Jetzt sind sie also gefragt: Die „sicheren und diskreten Lösungen für Unternehmen und Privatpersonen in exponierter Stellung.“ Lösungen, die Dienstleister wie die Deutsche Praetoria, Asgaard German Security Group, HB LLC, Praesidia Defence oder die nicht zuletzt durch Michael Moores Film „Fahrenheit 9/11“ weltweit berühmt gewordenen amerikanische Unternehmen Halliburton und Blackwater anbieten. Die Ermordung von Menschen, um dem Unternehmer Zugang zum Markt zu ermöglichen. Insbesondere der große Stil, in dem dieses Verfahren vor allem im Irak-Krieg angewendet wurde, war es, was Wolfgang Wodarg dazu veranlasste, das Thema auf die Tagesordnung im Bundestag und Europarat setzen zu lassen. Bereits vor dem Abzug US-amerikanischer Truppen seien 60 Prozent der Besatzungssoldaten Söldner von Halliburton und Blackwater gewesen. Zwar hatten bereits FDP und CDU diese Themen zuvor angeschnitten, allerdings wurden sie nicht so thematisiert, wie Wodarg es sich gewünscht hätte. „Es kann doch nicht sein! Da entstehen immer mehr Oligarchien, die Menschenrechtsverletzungen vornehmen, anderen Menschen ihre Rechte nehmen und dann wird nicht darüber debattiert.“ Auch heute läge noch weitgehend ein Mantel des Schweigens über diesem Thema. Die durch Wodarg initiierte Debatte habe ergeben, dass das Thema kaum bekannt war, und vor allem, dass es auch in Deutschland Firmen gibt, die derartige Dienstleistungen anbieten. Alleine in Deutschland sollen es inzwischen 140 sein.

USA und Großbritannien größter Standort von Fremdenlegionen

Zusammenspiel der einzelnen Räder im Gesamtgefüge

Die meisten Söldner-Firmen sind jedoch nicht in Deutschland ansässig, sondern in den USA und Großbritannien. Doch auch Frankreich, Südafrika und Israel beherbergen Firmen dieser Art. Im Gegensatz zur Praetoria, die aus politischen Gründen ihr eigentliches Geschäft nicht öffentlich direkt angeben darf, faktisch durch Auftragsmord Geld zu verdienen, zeigt das israelische Unternehmen „Instinctive Shooting International“ gleich an, welcher Art die angebotenen Dienste sind.

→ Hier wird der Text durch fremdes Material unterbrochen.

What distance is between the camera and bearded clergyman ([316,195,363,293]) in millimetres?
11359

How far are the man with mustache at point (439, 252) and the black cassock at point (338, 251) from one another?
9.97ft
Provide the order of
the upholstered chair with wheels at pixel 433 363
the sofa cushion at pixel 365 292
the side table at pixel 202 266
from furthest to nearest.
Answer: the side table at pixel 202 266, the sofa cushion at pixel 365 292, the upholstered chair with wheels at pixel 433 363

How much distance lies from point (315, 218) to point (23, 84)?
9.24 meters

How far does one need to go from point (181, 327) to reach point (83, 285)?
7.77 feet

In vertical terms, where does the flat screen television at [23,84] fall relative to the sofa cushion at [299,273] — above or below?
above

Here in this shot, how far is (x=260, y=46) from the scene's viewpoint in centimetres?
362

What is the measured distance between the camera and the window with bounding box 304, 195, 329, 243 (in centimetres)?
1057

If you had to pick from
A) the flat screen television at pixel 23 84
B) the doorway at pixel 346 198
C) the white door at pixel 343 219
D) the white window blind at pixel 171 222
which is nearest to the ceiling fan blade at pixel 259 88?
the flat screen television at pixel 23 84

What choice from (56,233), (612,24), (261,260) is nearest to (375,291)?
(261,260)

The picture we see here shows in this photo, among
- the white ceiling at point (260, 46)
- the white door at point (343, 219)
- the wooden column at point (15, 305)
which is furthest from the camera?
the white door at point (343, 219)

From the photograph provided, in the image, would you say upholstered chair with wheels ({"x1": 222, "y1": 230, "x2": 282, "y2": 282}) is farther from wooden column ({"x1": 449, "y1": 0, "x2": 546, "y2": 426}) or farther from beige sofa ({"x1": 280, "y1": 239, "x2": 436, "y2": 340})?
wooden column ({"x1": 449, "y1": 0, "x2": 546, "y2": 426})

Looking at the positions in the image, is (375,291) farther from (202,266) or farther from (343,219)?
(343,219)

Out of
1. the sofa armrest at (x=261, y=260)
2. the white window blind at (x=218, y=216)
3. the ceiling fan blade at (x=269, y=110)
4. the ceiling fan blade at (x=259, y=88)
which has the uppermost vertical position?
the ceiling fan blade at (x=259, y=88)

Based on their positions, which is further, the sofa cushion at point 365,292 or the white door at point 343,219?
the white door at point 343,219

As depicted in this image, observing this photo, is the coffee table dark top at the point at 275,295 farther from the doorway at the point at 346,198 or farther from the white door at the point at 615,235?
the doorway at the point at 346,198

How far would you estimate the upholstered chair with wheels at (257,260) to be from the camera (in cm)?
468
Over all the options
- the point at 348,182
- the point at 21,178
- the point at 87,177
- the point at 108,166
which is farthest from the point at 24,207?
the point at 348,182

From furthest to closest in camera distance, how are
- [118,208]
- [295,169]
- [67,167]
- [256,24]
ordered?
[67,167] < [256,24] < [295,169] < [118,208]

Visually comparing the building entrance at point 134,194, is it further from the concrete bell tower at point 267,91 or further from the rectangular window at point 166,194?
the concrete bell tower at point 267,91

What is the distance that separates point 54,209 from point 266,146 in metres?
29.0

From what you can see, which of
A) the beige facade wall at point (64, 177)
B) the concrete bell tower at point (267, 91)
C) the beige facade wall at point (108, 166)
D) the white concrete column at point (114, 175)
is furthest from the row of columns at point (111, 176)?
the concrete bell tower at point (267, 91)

In Folge der Verkleinerung des Heeres der Bundeswehr seien, so Wodarg , zahlreiche Soldaten arbeitslos geworden, die nicht ins zivile Leben zurückkehrten, sondern weiterhin im Militärgeschäft blieben. Zahlreiche ehemalige Bundeswehr-Soldaten fänden sich heute bei Halliburton und Blackwater wieder. Unternehmen wie diese sind es auch, die beispielsweise „wollen, dass der Zustand im Kosovo so bleibt, die gar nicht wollen, dass die Menschen dort friedlich zusammen leben, weil der Frieden ihre ganze Geschäftsgrundlage zerstören würde“, erläuterte der Sozialdemokrat.

Der Abend in der Brasserie Hermann eröffnete dem Publikum einen Einblick in eine erschreckende Parallelwelt, die zwar nicht unbekannt, in dem skizzierten Ausmaß allerdings erschreckender ist, als viele Besucher vermutet hätten.